Stories of children and their loved ones

Sandra Bois, Megane's mom

A story of a mom who is exhausted and who wishes wholeheartedly that her daughter makes it through.


In September 2017, Megane, my 12-year-old daughter, had just started high school. A few weeks after the start of classes, my beautiful sporty daughter came home, burned out, pale, in pain, with shoulder pains and a bleeding nose. I could see that all this was not normal, I thought she probably had mononucleosis.

On 4 October 2017, after passing a battery of blood tests at the doctor’s office, the diagnosis falls …. LEUKEMIA.

My doctor informed us that the on call doctor in hematology oncology at Sainte-Justine Hospital was waiting for us and that my daughter was surely going to be hospitalized. Everything started boiling over in my head. Yes, we were talking about cancer. I thought: “Why my 12 year old daughter?” She likes sports, she has good eating habits; why she, why us? What did we do to deserve this?

Well, nothing. The disease does not choose. They say they send the hardest tests to the strongest soldiers. Yeah, right! Me, strong? Pfft! Not really… but you learn to be. Now that we had both feet firmly planted in the system, we had no choice but to face leukemia. From the first week, we were told that my daughter had a rare and high-risk form of leukemia. That’s it, I stop breathing. Just hearing the word “high-risk” gives me chills.
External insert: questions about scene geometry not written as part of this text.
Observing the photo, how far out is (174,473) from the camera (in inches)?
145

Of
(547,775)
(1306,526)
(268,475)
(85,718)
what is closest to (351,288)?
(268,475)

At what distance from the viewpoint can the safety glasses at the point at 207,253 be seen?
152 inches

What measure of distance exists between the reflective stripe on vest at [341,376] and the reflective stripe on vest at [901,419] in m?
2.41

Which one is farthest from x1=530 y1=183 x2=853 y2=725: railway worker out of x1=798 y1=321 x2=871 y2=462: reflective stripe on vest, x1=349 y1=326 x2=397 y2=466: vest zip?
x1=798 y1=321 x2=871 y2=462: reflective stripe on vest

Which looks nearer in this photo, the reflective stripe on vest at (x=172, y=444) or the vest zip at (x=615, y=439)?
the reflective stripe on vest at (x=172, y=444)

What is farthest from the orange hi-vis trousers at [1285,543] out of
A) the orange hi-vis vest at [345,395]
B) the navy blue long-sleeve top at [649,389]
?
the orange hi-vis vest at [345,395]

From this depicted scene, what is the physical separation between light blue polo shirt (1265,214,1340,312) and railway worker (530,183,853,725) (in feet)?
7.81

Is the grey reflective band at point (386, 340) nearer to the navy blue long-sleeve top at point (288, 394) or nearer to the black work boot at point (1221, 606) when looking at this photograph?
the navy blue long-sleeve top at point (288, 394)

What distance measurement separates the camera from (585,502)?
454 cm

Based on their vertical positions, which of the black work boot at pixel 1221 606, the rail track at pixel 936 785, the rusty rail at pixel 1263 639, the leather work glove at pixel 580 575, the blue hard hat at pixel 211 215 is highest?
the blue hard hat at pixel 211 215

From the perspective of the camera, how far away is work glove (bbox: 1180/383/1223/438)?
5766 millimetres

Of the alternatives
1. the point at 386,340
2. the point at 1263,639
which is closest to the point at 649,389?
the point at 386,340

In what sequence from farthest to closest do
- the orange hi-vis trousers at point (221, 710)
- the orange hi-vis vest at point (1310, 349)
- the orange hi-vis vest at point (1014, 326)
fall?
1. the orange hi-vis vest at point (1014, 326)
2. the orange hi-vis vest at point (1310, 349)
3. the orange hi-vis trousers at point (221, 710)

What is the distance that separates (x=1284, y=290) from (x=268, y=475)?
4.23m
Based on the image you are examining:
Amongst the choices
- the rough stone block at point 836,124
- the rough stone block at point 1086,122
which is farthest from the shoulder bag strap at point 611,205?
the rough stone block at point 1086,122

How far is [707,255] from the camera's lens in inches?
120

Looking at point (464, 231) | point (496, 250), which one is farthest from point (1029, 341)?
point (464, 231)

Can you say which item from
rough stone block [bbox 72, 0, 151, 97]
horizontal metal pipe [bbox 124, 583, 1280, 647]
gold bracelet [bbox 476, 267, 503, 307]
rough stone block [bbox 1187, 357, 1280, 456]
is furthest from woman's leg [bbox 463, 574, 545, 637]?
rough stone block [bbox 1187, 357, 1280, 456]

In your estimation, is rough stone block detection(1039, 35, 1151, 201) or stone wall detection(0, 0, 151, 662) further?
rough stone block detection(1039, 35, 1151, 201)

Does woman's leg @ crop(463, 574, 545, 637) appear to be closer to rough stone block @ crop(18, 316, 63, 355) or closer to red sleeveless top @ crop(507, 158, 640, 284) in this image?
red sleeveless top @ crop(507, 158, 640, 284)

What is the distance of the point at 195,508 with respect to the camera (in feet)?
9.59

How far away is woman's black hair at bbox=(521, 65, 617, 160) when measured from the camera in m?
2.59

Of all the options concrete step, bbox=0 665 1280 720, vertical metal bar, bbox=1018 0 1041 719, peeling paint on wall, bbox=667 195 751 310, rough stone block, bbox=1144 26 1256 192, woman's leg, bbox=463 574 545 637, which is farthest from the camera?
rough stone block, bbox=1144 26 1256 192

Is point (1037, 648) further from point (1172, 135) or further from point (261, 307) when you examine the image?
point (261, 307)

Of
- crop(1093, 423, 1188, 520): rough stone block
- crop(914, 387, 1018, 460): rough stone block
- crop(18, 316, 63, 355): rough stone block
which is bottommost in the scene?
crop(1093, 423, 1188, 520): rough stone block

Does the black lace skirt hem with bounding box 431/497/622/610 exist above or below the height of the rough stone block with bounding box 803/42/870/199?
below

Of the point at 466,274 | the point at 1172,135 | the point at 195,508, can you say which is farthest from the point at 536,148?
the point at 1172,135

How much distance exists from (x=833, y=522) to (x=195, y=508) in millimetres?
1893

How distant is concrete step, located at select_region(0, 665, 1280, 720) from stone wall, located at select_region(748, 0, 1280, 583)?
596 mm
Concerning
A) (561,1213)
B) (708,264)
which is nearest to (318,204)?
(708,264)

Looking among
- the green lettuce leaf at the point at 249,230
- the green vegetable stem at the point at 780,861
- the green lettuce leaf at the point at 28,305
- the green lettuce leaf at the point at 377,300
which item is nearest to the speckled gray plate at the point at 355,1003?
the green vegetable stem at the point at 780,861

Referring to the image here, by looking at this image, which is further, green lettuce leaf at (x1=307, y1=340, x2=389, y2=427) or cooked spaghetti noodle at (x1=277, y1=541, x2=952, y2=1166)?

How can I explain to my daughter that she will not go back to school, that she will not be able to see her friends for a while? How do I manage her anger going forward?

After the first chemotherapy, her hair was still holding on. I dared to think that my daughter would not lose her hair, that she would be the exception. Unfortunately, it was short lived. Her hair started falling. One day I washed her hair and I had the trash can right next to the bath to throw the clumps of hair away. It was a difficult moment for both her and me. But, well, my daughter just laughed it off saying we would waste less shampoo.

Several months passed and the treatments seemed to be going fine, until a lumbar puncture in April. The cancer cells were back. No! That is not what we wanted to hear. At this point, we’re hearing about bone marrow transplant. It’s scary; I did not want to live that. But there we were. June 19, 2018, admission to bone marrow transplant. Sterile room, no exit, must disinfect everything, wash and clean before entering the room. We had to pay good attention to her diet. Many restrictions. A lot of work for parents. Headaches and puzzles.

Radiation Therapy: Seeing your child do these types of “grown-up” examinations; it is not easy. She is strong, well, more than me, more than us.

June 26, 2018, was like a rebirth. The transplant went off perfectly without complications. But we discovered a new term: GVHD. GVHD is a disease following a transplant, the graft against the host. So basically, it’s the new cells attacking the old cells. Another stressful scenario to manage.

Generally speaking, Mégane’s story went very well. To date, no GVHD or other complications. Our girl is fine. But have you thought about us? The parents?

We live in a surreal world when we have a sick child; we are disconnected. Continually stressed and wanting to know if our child will be okay. The slightest anomaly (fever, rash, pimples, redness) for us, the parents of a transplant, is a disaster. We are in panic mode. Is GVHD on the horizon? Is it rejection of the marrow? We’re always worried. There are the daily questions. We must give the medication on time, not once can we forget. We play the role of parent, nurse, doctor, psychologist, cook, and not to mention, professional cleaners! You have to be able to answer the questions of the child, family, and friends. You have to be able to take care of the rest at home, washing, cleaning and so on. Basically, we forget about ourselves….

A story of a mom who is exhausted and who wishes wholeheartedly that her daughter makes it through.